O governo justificou a "demissão imediata" do banqueiro dos pobres de 71 anos por sua adiantada idade e por detalhes técnicos sobre sua nomeação. Mas muitos consideram, entretanto, que o fato está relacionado às provocações que levanta sobre a casta política baseada na sucessão dinástica e na corrupção. O fundador do Banco Grameen tem ainda problemas fora de casa. Um documentário da televisão norueguesa acusa a entidade de desviar 72 milhões de euros doados por Oslo para a concessão de microcréditos. O governo esclareceu depois que ninguém havia roubado ou feito mau uso do mesmo. Em que pese que nenhum observador independente tenha posto em dúvida a honestidade de Yunus, surgem vozes que questionam algumas propostas de seu modelo para sair da pobreza.
O conflito remonta a 2007, quando os militares respaldaram o governo provisório de emergência e sondaram Yunus para criar uma força política à margem das que têm comandado o país desde sua independência em 1971. Yunus flertou com a ideia: "Não há nada que me deixe fora da política", disse à época, mas, segundo dizem os diplomatas americanos, em pouco tempo se deu conta que o melhor para ele seria ficar no banco e distante da luta pelo poder.
"Ficou claro que o governo que se formou em dezembro de 2008 não estava interessado em ajudar o professor Yunus", escreveu o embaixador depois de comprovar as dificuldades interposta pela primeira ministra aos projetos do banco.
Consciente de que a tensão com os governantes poderia colocar em perigo sua obra de tantos anos, o Prêmio Nobel pediu para a diplomacia americana que mediasse o conflito. Em uma reunião da embaixada, a líger bengalês garantiu em que pese a falta de juízo de Yunus ao demonstrar apoio aos militares que comandaram o país entre 2007 e 2008, que não pensava em prejudicá-lo. "Apesar de não trabalharmos juntos, não nos confrontaremos. Faz pouco encontramo-nos os dois na Suécia. Demo-nos as mãos. É nossa tradição familiar", diz Hasina, filha do líder da independência de Bangladesh.
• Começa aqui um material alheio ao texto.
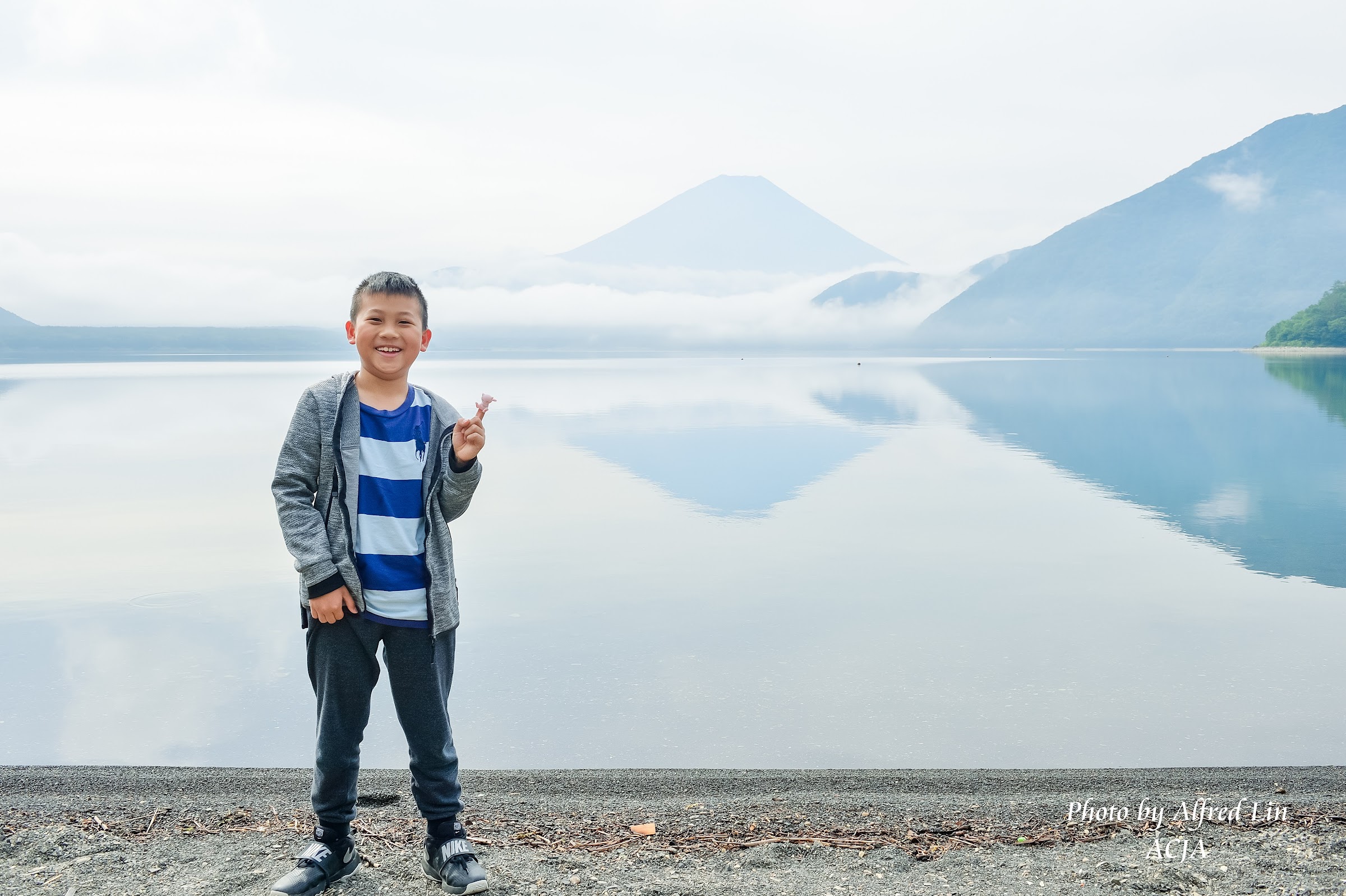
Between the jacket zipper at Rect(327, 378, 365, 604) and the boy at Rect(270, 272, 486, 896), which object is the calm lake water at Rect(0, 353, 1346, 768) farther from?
the jacket zipper at Rect(327, 378, 365, 604)

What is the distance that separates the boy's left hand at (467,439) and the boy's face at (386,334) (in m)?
0.24

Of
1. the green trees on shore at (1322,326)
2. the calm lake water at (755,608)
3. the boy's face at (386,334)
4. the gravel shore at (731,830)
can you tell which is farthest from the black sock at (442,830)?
the green trees on shore at (1322,326)

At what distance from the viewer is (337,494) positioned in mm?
2697

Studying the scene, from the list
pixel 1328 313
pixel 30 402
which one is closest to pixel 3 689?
pixel 30 402

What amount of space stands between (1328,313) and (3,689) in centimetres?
9724

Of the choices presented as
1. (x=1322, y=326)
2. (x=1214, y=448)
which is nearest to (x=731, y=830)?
(x=1214, y=448)

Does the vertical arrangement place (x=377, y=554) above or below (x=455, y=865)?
above

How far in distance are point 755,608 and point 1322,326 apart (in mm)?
93423

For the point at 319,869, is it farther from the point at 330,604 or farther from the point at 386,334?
the point at 386,334

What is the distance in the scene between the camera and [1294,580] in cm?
699

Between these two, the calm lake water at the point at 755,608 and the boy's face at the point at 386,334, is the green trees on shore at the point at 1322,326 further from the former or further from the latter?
the boy's face at the point at 386,334

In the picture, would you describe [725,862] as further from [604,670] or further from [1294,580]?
[1294,580]

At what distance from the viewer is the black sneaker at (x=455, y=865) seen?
2.73 meters

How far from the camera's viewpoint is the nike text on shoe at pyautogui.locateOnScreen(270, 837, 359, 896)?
271cm
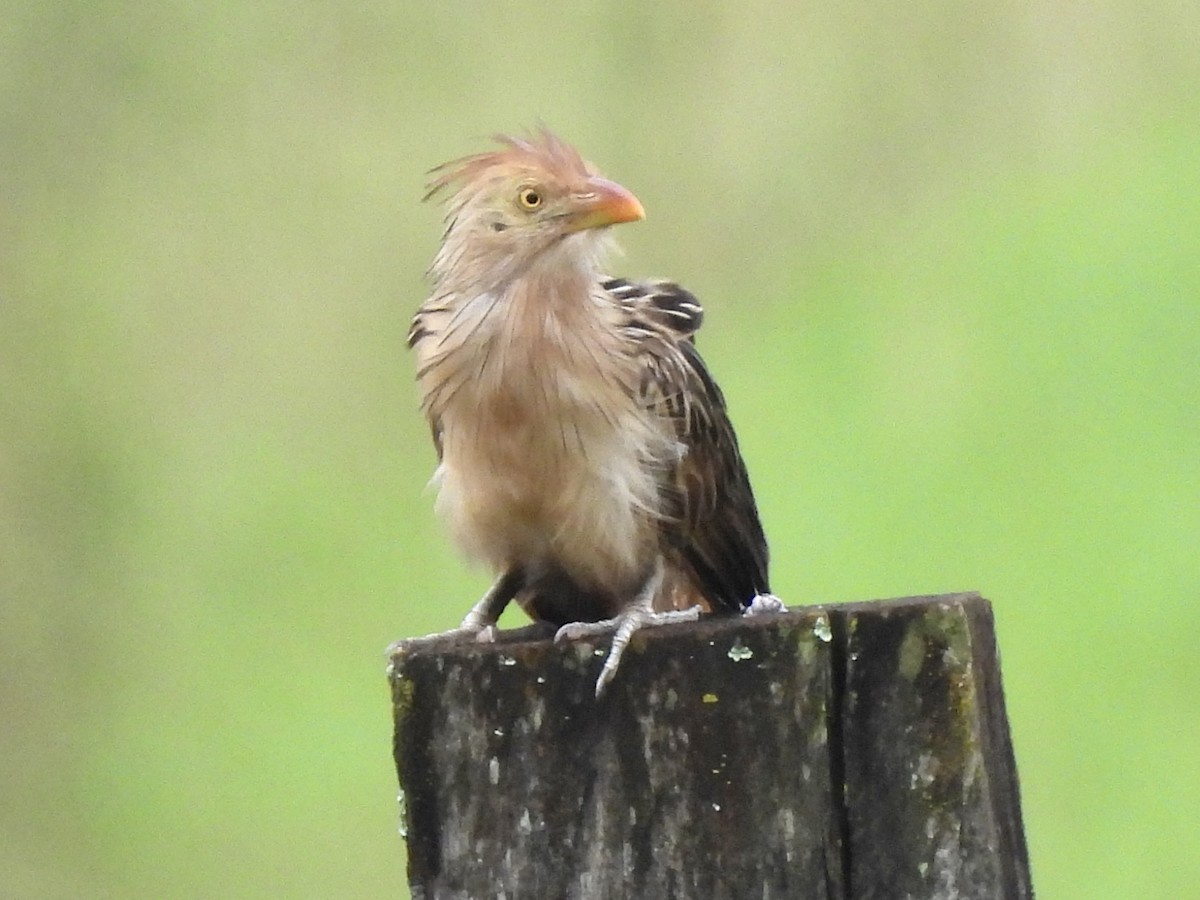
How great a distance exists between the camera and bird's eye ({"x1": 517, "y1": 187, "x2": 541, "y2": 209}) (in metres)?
2.46

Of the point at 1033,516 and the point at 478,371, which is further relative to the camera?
the point at 1033,516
Menos conciliadora se mostrou a ministra de Assuntos Exteriores. Segundo o relato que fez diante do embaixador, Yunus teria violado as leis, como as de auditar as contas do banco. "Muitas pessoas em Bangladesh se entristeceram por saber das práticas corruptas do Nobel. No governo conhecemos o poder que tem graças a sua reputação internacional, e temos mordido a língua muitas vezes enquanto ele acumula elogios", disse Moni.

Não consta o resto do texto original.